Выбрать главу

— Криминальная полиция, — зевнул один из прибывших. — Кто из вас владелец этой квартиры, профессор Эрик Хокерманн?

Вроцлав, понедельник 23 декабря, час ночи

К угловому зданию с вывеской «Приют Шиффки» на Цвингерштрассе, 4 подъехал черный «адлер» и попал на затоптанном снегу в легкий гололед, из-за которого автомобиль припарковался криво, почти поперек улицы. Из «адлера» высадились двое мужчин, а двое осталось внутри. Одному из них был, по-видимому, мало места между стеклом и массивным плечом своего соседа. Те, кто высадились, подошли к двери и сильно заколотили. Изнутри не доносилось ни звука. Один из мужчин прошел несколько шагов, задрал голову и наблюдал, как появляется освещение в окнах. Второй повернулся спиной к двери и три раза ударил в нее пяткой. В зарешеченном стекле появилось испуганное лицо пожилой женщины в чепце. Ударивший приложил к стеклу удостоверение. Подействовало как ключ.

— Как вы можете, — возмущалась женщина, чей полный наряд свидетельствовал о том, что она еще не спала. — Это детский дом. Разбудят господа наших детей!

— Есть ли тут Вильгельм Дильсен? — прозвучал резкий вопрос.

— Да. Есть, — ответила женщина. — Он помогает пастору Фохдорффу устанавливать елки.

Мужчины вошли внутрь, не выказывая никакого удивления.

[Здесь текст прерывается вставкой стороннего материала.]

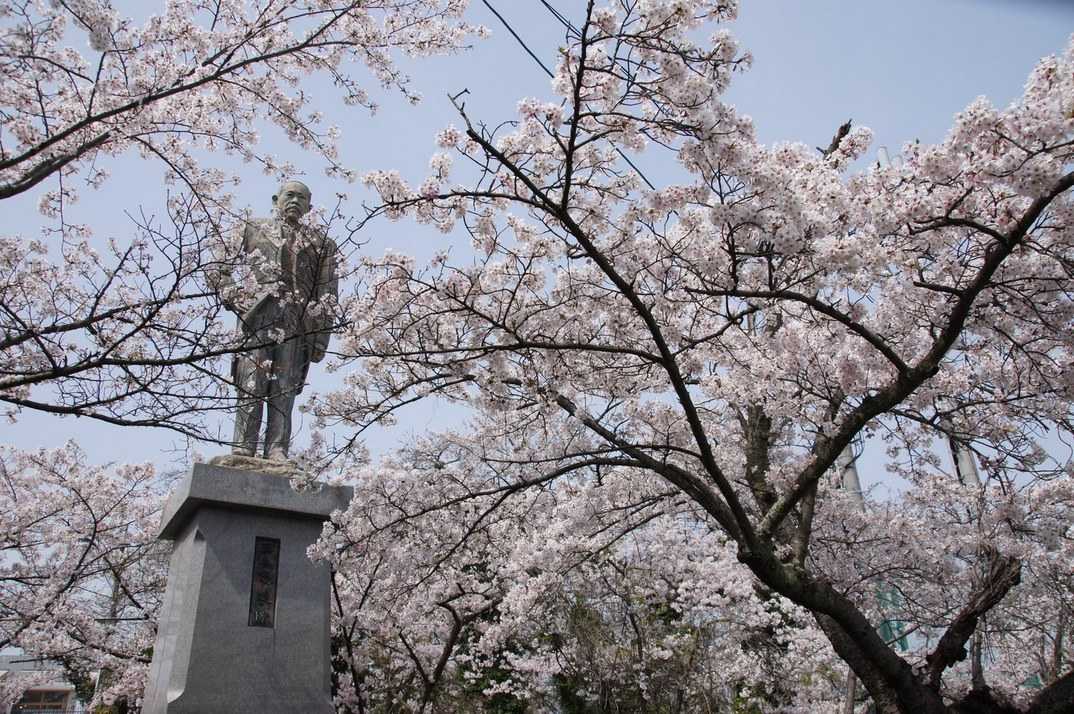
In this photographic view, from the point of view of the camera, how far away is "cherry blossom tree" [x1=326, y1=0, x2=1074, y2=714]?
3.90 metres

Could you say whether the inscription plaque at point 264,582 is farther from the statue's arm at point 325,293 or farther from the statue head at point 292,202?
the statue head at point 292,202

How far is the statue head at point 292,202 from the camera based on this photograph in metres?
7.07

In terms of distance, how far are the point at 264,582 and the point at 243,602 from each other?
0.79ft

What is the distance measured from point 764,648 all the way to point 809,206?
838 cm

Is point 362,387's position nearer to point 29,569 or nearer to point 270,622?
point 270,622

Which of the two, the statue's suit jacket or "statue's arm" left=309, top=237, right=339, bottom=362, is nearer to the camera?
"statue's arm" left=309, top=237, right=339, bottom=362

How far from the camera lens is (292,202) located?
23.3ft

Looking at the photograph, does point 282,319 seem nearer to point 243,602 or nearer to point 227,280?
point 227,280

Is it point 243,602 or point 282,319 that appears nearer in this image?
point 243,602

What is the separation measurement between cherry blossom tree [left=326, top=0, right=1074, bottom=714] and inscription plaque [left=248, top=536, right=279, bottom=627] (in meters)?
0.56

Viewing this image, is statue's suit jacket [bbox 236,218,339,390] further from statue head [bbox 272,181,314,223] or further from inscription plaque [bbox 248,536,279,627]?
inscription plaque [bbox 248,536,279,627]

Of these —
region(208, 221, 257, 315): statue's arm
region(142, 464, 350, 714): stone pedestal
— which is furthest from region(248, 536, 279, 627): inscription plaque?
region(208, 221, 257, 315): statue's arm

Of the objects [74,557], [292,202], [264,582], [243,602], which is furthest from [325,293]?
[74,557]

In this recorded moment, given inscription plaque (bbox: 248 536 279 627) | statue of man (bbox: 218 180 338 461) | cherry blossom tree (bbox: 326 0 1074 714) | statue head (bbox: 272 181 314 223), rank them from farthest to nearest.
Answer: statue head (bbox: 272 181 314 223)
statue of man (bbox: 218 180 338 461)
inscription plaque (bbox: 248 536 279 627)
cherry blossom tree (bbox: 326 0 1074 714)
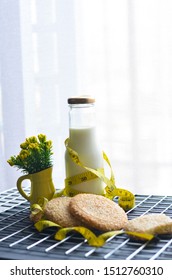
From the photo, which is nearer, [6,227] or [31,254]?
[31,254]

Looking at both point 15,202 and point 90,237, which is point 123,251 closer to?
point 90,237

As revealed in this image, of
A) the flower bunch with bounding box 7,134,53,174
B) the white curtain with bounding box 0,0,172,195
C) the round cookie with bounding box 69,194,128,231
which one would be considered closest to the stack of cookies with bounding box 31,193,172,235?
the round cookie with bounding box 69,194,128,231

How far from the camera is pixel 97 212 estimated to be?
3.86ft

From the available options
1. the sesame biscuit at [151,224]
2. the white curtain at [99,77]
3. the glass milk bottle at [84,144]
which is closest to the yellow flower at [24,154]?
the glass milk bottle at [84,144]

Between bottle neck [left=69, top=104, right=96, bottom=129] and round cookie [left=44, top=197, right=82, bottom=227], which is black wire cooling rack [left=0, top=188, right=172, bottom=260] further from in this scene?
bottle neck [left=69, top=104, right=96, bottom=129]

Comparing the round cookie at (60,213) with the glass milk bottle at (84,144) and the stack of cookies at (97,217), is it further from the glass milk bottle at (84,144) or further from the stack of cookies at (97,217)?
the glass milk bottle at (84,144)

Вроцлав, понедельник 23 декабря, четверть второго ночи

«Адлер» остановился на пустой в это время Офенерштрассе у высоких ворот, окруженных жестяной вывеской «Вирт & Ko. Транспорт и экспедиция». В воротах откинулась окошко, а через некоторое время железные ворота были открыты. «Адлер» свернул и въехал в небольшой двор, покрытый кошачьими головами. После несколькосекундного простоя снова тронулся, свернул налево за кирпичную высокую стену и остановился перед двухэтажном зданием, выглядевшим как склад. Двум закованным в наручники пассажирам «адлера» это здание оказалось тюрьмой.

Вроцлав, понедельник 23 декабря, десять утра

В складе, принадлежащем фирме «Вирт & Ko» один из залов использовался редко. Как правило, стоял холодный и пустой, что, впрочем, никого из сотрудников фирмы особо не удивляло. Даже если бы распирало их любопытство, для чего шеф и его неотступный охранник используют этот зал, никто не осмелился бы задать вопрос на эту тему. Сотрудники фирмы ценили хорошо оплачиваемую работу, а принцип не задавать никаких вопросов wpoiły внесли им долгие годы, проведенные в криминале.

Зимним предрождественским утром зал не был пустым. Находилось в нем шесть человек. Кляйнфельд, Элерс и Майнерер были одеты в резиновые фартуки, а на их пальцах блестели кастеты. Они сидели на перевернутых вверх ногами ящиках, от холода топали ногами по скользкой от липкой смазки полу и курили папиросы, наблюдая за Моком, который кружил вокруг двух скованных наручниками мужчин. Эти мужчины были раздеты до кальсон. Этот костюм плохо влиял на их циркуляцию при нулевой температуре. Мок после двух четвертей часа такого кружения почувствовал изменение в отношении узников. Дильсен дрожал и через мгновение согнул шею, чтобы подуть на кисти рук, на которых наручники оставили полосы более темной окраски. Советник был уверен, что Дильсен готов к разговору, но Хокерманн нет. В отличие от своего сокамерника профессор гимназии, не моргая, наблюдал за полицейским. На его синем от холода лице появилась какая-то презрительная усмешка. Однако не это больше всего раздражало Мока. Для него было непонятно, почему Хокерманн не дрожит. Пока он пытался сдержать гнев. Он понимал, что он будет ему нужен позднее.

— Мои господа, — сказал он мягко, — я знаю, что вам холодно. Поэтому я предлагаю маленькую разминку.

Он прервал свое кружение и направился в угол зала. Он поднял руку и коснулся выступающей из стены рельсы. Это была рельса ручного крана, соединяющая две противоположные стены. Мок, морщась неохотно, повесил шляпу на ржавой ручке окна. Он снял пальто, заботливо вывернул его подкладкой вверх, чтобы не загрязнилось, и перекинул через рельсу. Закрепив гардероб, он ловко подпрыгнул и схватился за рельсу. Висел на ней некоторое время, после чего подтянулся пять раз, пока вены выступили у него на лбу. Люди Мока подавили улыбки, в отличие от Хокерманна, который громко дал волю веселью. Мок смеялся также.